Risk information is understood differently when it is presented in absolute or relative terms; the latter overemphasizes the magnitude of risk. How surgeons communicate risk may influence patient choice. We evaluated whether presenting information about the benefits of surgery in absolute and relative terms affects an individual’s decision to accept or reject alternative surgical procedures in hip fracture management. Our findings show how framing risk in relative terms affects the perception of risk and influences patient choice. Surgeons must use care in utilizing relative risk reduction in the absence of actual risk data. Risk information is understood differently when it is presented in absolute or relative terms; the latter overemphasizes the magnitude of risk.
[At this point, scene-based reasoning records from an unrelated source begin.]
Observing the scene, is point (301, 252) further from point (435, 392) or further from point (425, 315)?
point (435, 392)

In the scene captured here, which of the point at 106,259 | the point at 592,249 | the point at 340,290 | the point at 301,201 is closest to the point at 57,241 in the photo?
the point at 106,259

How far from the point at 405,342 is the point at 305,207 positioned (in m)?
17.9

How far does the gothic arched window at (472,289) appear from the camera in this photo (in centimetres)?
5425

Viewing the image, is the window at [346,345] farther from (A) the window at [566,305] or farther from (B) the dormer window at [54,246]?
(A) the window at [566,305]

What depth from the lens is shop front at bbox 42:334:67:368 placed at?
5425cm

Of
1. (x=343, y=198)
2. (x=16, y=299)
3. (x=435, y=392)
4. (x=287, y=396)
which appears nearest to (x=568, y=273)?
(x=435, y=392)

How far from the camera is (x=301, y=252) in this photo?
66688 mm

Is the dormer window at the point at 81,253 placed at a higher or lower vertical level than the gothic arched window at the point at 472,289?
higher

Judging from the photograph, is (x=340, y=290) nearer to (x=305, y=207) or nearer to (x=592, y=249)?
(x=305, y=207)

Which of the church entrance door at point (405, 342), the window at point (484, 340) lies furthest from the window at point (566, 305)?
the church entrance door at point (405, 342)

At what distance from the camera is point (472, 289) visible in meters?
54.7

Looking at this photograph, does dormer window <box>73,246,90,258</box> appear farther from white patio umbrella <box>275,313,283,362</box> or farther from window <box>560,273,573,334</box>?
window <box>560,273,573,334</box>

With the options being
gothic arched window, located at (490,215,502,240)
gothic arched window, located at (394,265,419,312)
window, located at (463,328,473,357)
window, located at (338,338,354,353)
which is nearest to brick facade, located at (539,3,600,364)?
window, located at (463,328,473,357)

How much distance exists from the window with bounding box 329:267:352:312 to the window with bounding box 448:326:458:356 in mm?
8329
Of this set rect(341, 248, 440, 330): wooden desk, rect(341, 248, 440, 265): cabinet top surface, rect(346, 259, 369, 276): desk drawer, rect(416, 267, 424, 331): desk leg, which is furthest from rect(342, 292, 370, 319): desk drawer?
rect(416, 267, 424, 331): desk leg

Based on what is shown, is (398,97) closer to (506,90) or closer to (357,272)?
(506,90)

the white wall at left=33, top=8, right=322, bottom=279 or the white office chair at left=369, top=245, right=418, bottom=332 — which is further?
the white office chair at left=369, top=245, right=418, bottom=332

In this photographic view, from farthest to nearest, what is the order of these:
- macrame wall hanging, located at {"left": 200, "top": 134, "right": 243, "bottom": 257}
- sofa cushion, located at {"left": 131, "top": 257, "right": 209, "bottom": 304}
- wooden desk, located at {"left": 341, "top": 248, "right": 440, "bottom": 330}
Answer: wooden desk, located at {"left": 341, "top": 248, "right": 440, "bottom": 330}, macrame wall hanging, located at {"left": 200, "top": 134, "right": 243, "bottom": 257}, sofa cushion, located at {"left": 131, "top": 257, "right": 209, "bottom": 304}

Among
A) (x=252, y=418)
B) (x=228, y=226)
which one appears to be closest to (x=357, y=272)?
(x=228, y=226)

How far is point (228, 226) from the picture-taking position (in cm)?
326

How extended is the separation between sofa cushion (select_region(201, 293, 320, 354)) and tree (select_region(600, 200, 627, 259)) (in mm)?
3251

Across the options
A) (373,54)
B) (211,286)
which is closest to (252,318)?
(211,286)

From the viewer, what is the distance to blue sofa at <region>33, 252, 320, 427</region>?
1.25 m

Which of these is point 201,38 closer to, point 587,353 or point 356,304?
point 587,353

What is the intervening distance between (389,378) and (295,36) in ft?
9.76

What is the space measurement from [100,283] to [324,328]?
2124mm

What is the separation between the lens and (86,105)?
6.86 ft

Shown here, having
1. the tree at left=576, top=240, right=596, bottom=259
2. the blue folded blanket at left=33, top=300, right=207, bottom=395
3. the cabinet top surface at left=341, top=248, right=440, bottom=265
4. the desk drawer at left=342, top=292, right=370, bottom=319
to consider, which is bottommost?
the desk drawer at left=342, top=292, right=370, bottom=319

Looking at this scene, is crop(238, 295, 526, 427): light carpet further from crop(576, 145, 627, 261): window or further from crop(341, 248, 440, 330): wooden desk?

How surgeons communicate risk may influence patient choice. To evaluate whether presenting information about the benefits of surgery in absolute and relative terms affects an individual’s decision to accept or reject alternative surgical procedures in hip fracture management. We administered a face-to-face survey to fifty patients attending the fracture clinic. We asked patients to consider a scenario and to decide which treatment alternative they preferred based upon risk presentation. We presented risk in five ways: absolute risk difference, relative risk reduction, relative risk, number needed to treat, and odds ratio. Patients were most likely to favor internal fixation when the mortality results comparing internal versus arthroplasty were presented as a relative risk reduction. Patients continued to favor internal fixation despite being presented with a significantly increased risk of revision surgery. Lower level of education and those patients who had not experienced a fracture were significantly associated with their perceptions about method of presentation. Our findings show how framing risk in relative terms affects the perception of risk and influences patient choice. Patients concerns about mortality, even if non-significant differences are presented, outweigh concerns about significant increases in revision surgery with internal fixation. Surgeons must use care in utilizing relative risk reduction in the absence of actual risk data given our findings that may over-estimate the relative benefits of one procedure over another.